Up, up, up went the trail. Beautiful blue-green lichen decorated the granite and the shady side of the canyon felt good in the warming morning air. The paved road that follows the canyon bottom is a popular walk for many and I was happy to be up here on the hill above the crowd.
As my next two waypoints were on the Esperero Trail, I took the connecting trail that switchbacks down to the creek, stopping to enjoy the view back up to where I had been. See that v-shaped saguaro in the photo above, which was below me in that photo. Now see it from below perched on top of the cliff.
Crossing the road, I picked up a short section of the Rattlesnake Trail, which intersects the Esperero Trail after less than a mile. Once on the Esperero, the climb began in earnest. I was dismayed to see the desert vegetation infiltrated with the invasive, destructive buffelgrass, a non-native species introduced from Africa as a forage grass for livestock in the early-to-mid 20th century. The Catalinas have been particularly hard-hit by the infestation of buffelgrass, and the steep slopes and rugged terrain make eradicating it extremely challenging.

» **Directions**
Copy the passage of the trail account from "Up, up, up went" up to and including "of the cliff." word for word.

» **Information provided**
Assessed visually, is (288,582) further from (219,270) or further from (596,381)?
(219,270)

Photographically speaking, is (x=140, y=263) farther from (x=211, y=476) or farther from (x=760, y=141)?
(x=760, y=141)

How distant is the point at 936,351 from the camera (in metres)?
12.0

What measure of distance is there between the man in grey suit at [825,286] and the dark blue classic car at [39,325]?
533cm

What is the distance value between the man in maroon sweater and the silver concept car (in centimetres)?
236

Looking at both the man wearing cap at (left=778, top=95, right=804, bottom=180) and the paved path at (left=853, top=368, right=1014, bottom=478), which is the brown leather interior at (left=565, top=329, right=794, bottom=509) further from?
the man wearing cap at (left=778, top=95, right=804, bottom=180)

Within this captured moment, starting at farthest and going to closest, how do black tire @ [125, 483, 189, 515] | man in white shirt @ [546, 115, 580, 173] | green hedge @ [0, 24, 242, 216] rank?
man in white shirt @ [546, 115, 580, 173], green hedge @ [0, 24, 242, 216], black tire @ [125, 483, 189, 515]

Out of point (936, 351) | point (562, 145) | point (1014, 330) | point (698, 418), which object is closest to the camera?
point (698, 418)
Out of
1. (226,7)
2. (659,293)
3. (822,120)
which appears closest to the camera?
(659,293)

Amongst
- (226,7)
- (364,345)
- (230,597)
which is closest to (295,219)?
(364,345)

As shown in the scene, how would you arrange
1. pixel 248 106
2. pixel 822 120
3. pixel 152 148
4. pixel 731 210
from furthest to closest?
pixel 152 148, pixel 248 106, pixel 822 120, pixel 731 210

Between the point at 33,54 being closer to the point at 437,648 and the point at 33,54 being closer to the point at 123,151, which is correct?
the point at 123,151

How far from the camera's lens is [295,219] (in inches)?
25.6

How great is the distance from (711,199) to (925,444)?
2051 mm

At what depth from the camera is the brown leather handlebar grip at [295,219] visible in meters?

» **Solution**
Up, up, up went the trail. Beautiful blue-green lichen decorated the granite and the shady side of the canyon felt good in the warming morning air. The paved road that follows the canyon bottom is a popular walk for many and I was happy to be up here on the hill above the crowd.
As my next two waypoints were on the Esperero Trail, I took the connecting trail that switchbacks down to the creek, stopping to enjoy the view back up to where I had been. See that v-shaped saguaro in the photo above, which was below me in that photo. Now see it from below perched on top of the cliff.